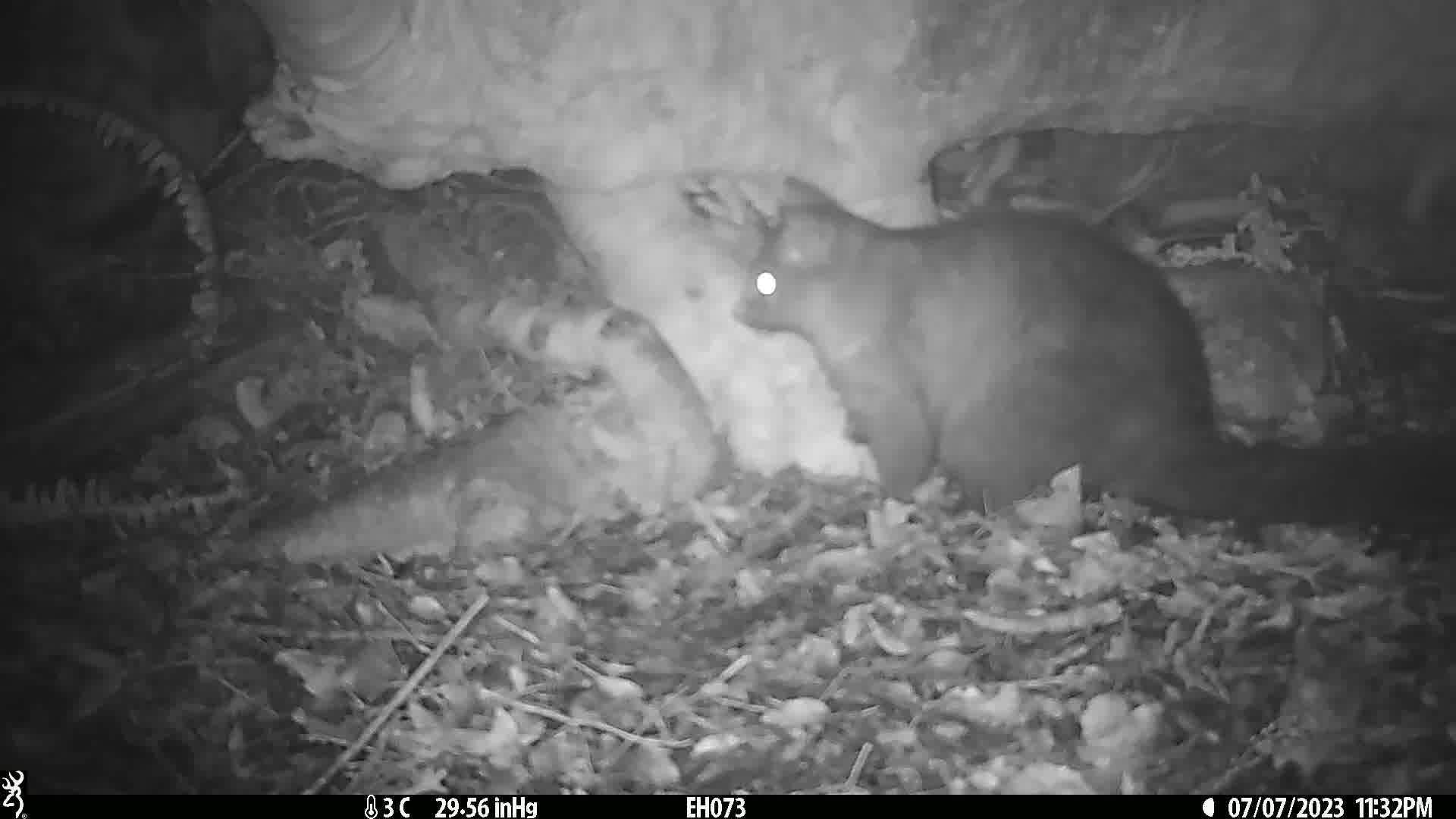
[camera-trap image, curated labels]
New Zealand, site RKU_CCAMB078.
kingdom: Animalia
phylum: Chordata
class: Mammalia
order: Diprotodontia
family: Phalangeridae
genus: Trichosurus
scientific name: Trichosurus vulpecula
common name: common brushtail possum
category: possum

--

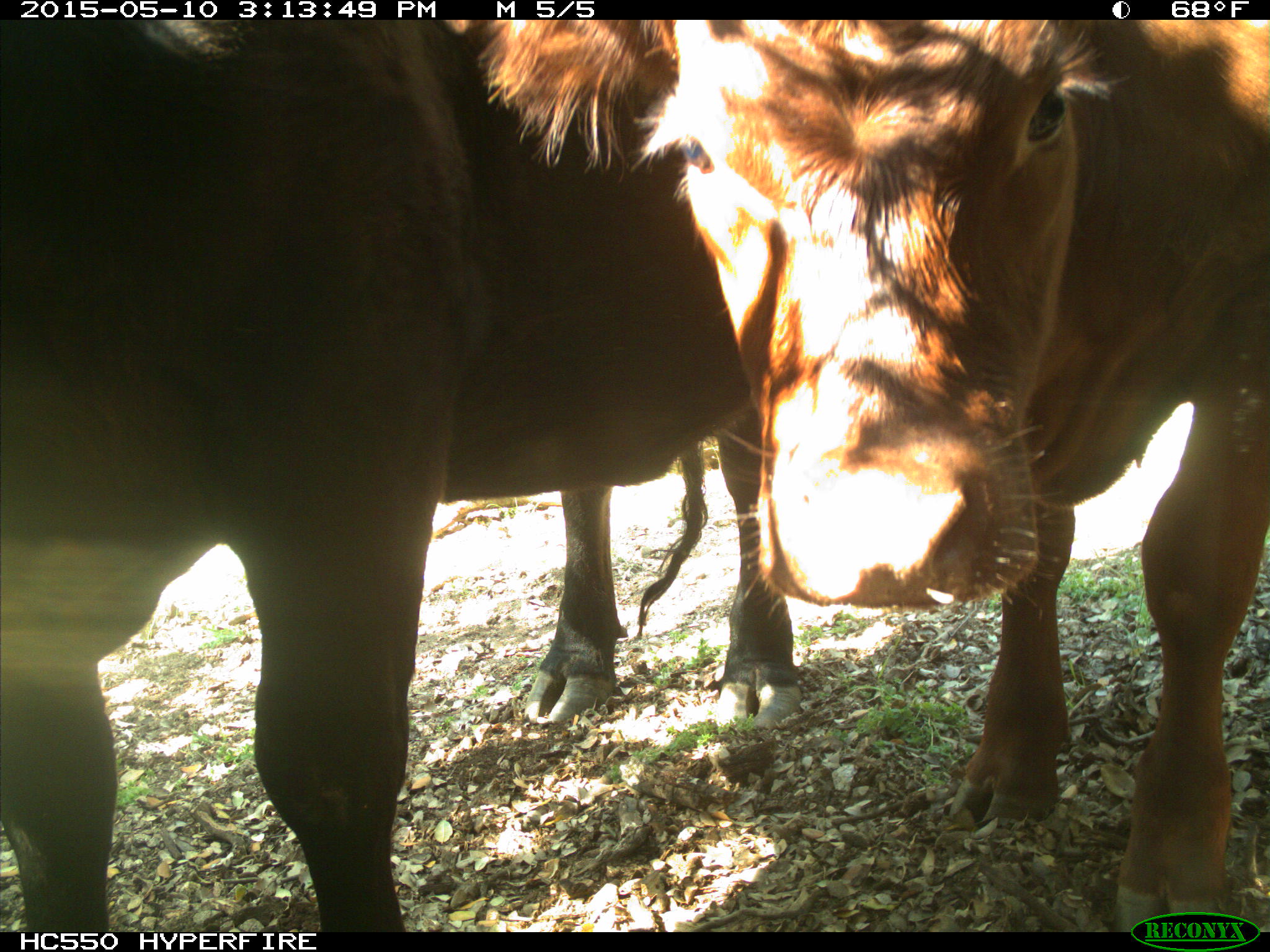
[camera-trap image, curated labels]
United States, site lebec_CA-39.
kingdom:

• EXERCISE PROMPT
In the data above, how many lines hold the string "site"? Give the number by itself.

• TASK RESPONSE
2